Thursday, September 21, 2017

According To US Fed, Best Economic Growth Is Behind Us:



These are the forecasts released after yesterdays Federal Reserve (FOMC) meeting. 2% GDP growth is not conducive to corporate earnings growth of 20% (which is currently built into stock prices). 

Something has to give.

And now, interest rate adjustments aside, the US Federal reserve will be starting to reduce its balance sheet by $10B per month (beginning in October) and gradually increasing that amount.

What happens to the $10B (and eventually more)? 

It is removed from the financial system. The US Federal Reserve will not be buying $10B of additional securities (each month) that they have been previously buying, so the financial markets have to take up the slack and buy those additional securities themselves. 
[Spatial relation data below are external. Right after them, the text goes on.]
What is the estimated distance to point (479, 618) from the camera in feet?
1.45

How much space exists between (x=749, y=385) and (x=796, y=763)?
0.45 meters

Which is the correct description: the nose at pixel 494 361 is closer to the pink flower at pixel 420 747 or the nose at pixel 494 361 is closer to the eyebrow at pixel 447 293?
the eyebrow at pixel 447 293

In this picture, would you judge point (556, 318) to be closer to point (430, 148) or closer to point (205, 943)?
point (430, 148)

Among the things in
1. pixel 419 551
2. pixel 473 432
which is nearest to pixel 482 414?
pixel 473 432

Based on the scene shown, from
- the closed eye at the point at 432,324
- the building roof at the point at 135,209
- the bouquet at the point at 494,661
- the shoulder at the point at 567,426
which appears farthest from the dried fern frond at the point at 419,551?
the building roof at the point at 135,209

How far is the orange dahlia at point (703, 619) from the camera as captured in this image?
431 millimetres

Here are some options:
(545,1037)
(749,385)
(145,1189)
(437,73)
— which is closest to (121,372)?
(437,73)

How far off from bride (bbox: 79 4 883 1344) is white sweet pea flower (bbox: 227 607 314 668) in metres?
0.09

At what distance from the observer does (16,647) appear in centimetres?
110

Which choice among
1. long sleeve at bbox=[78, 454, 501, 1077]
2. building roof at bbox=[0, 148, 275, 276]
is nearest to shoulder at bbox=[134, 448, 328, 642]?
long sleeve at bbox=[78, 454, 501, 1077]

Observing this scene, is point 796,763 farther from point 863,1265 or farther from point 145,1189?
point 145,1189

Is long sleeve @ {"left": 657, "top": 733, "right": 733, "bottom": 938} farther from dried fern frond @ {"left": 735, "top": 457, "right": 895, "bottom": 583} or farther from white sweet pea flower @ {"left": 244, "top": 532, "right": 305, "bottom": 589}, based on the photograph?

Where will the $10B come from? 

The most expensive assets will be sold to make room. If you own expensive assets, it is likely that their prices will start falling.

If economic growth is only going to be 2% and stock prices have built in a 20% premium (above the current expected earnings), I would argue that the 20% premium in stock prices might indeed make them expensive assets and therefore vulnerable to selling.

This is one of the reasons that we have taken a cautious position in owning over-priced equity assets in our portfolios. Tactical and disciplined investing.

Bianca and I were visiting with one of our older clients yesterday (yes, we make house calls!). She had recently moved into a lovely assisted living community because of some health issues and while she was thrilled with her new living environment and the additional care, she was, quite reasonably so, concerned about the additional costs.

We had redone her Wealth Forecast to allow for all the changes and were able to show her that there was going to be little impact on her long-term net worth (she was thrilled for her ultimate beneficiaries). Tailored, flexible Wealth Management.

"But what about the stock market?" she asked, "it doesn't look too healthy" (I'm glad she keeps an eye on things). We showed her that at the moment, her total exposure to equity markets was approximately 8% and that we had plenty of income being generated by bonds, preferred shares and cash equivalent, no MER, High Interest Savings Funds (CDIC insured) to provide her with safety and all that she might need into the future.

Folks, stocks are expensive and vulnerable and I would suggest by what the Fed is telling us we should not be complacent.